◆ STATED PROBLEM
Reproduce the lines below word for word, from the line containing "From (x=612, y=109)" through the last line, both ends included. Leave the pictures out of your answer.

── DATA FOR PROCESSING

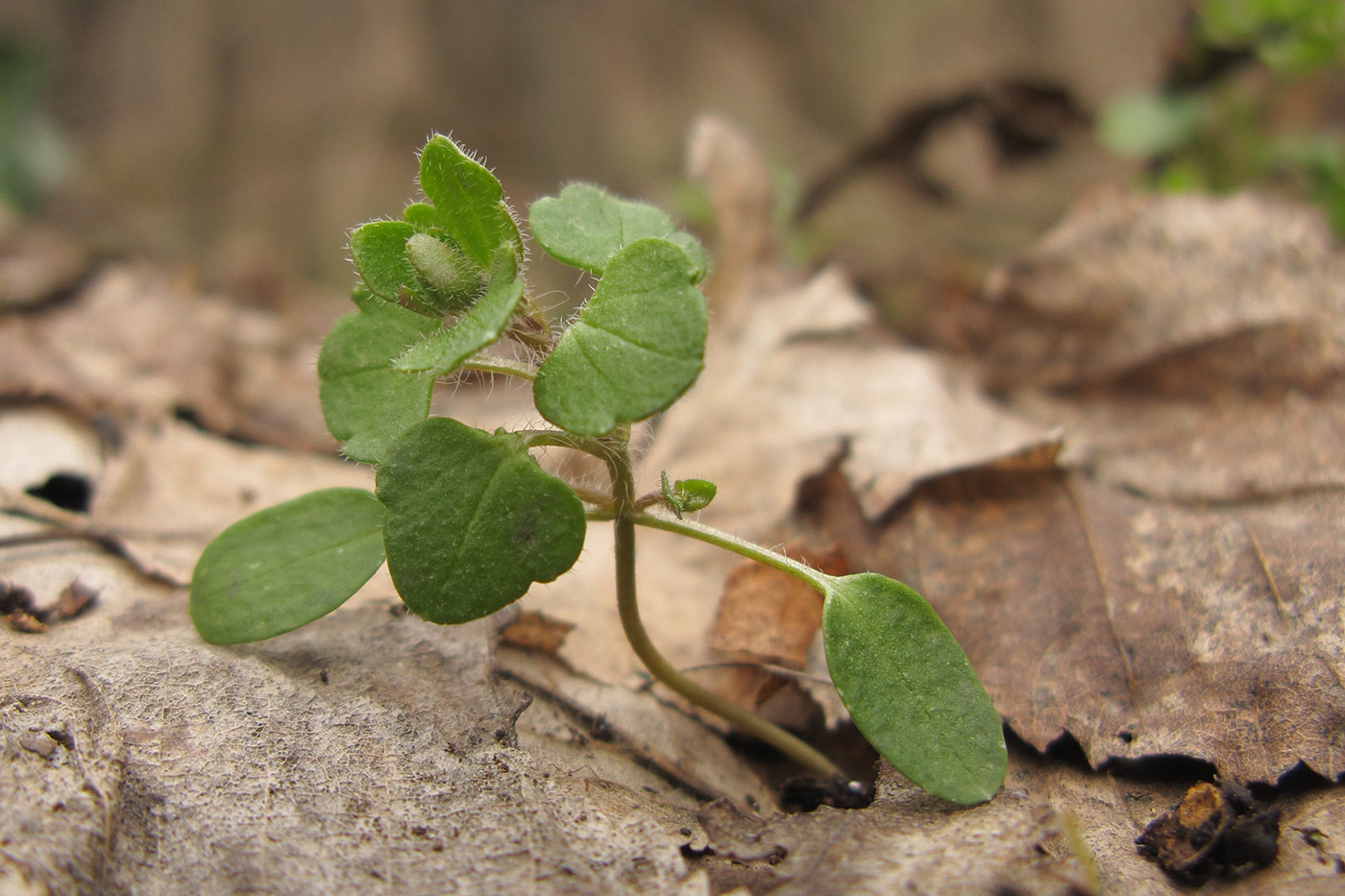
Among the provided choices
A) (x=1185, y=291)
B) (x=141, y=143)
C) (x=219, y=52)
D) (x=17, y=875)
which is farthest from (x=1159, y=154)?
(x=141, y=143)

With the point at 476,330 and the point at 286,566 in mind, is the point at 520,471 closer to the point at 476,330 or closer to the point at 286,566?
the point at 476,330

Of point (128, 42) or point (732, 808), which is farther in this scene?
point (128, 42)

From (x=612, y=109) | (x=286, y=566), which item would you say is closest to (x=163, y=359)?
(x=286, y=566)

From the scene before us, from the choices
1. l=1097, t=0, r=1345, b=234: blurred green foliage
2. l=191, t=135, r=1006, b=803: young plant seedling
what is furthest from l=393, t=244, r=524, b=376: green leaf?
l=1097, t=0, r=1345, b=234: blurred green foliage

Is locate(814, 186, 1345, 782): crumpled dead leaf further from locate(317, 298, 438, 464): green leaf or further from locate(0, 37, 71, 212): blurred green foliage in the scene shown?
locate(0, 37, 71, 212): blurred green foliage

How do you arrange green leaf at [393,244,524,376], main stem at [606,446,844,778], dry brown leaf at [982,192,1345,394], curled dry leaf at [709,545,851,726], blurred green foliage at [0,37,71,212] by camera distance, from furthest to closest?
blurred green foliage at [0,37,71,212], dry brown leaf at [982,192,1345,394], curled dry leaf at [709,545,851,726], main stem at [606,446,844,778], green leaf at [393,244,524,376]

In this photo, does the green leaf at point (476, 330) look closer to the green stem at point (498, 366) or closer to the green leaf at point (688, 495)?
the green stem at point (498, 366)

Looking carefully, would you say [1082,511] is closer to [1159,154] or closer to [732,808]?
[732,808]
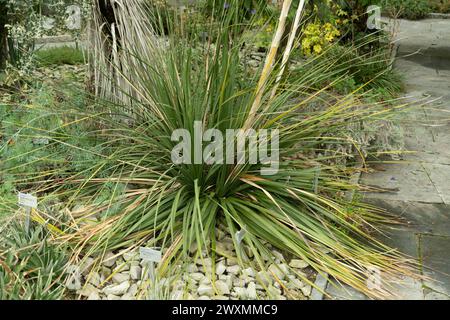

────

◆ OUTPUT
From (x=612, y=109) | (x=286, y=566), which item would you say is closest to (x=163, y=359)?
(x=286, y=566)

From the scene before us, from the choices
1. l=1097, t=0, r=1345, b=234: blurred green foliage
2. l=191, t=135, r=1006, b=803: young plant seedling
what is furthest from l=393, t=244, r=524, b=376: green leaf?
l=1097, t=0, r=1345, b=234: blurred green foliage

Is locate(814, 186, 1345, 782): crumpled dead leaf further from locate(317, 298, 438, 464): green leaf or further from locate(0, 37, 71, 212): blurred green foliage in the scene shown?
locate(0, 37, 71, 212): blurred green foliage

How do you arrange green leaf at [393,244,524,376], main stem at [606,446,844,778], dry brown leaf at [982,192,1345,394], curled dry leaf at [709,545,851,726], blurred green foliage at [0,37,71,212] by camera distance, from furthest to closest?
blurred green foliage at [0,37,71,212], dry brown leaf at [982,192,1345,394], curled dry leaf at [709,545,851,726], main stem at [606,446,844,778], green leaf at [393,244,524,376]

In this photo, does the green leaf at point (476, 330) look closer to the green stem at point (498, 366) or closer to the green leaf at point (688, 495)?
the green stem at point (498, 366)

Looking carefully, would you say [1082,511] is closer to [1159,154] or closer to [732,808]?
[732,808]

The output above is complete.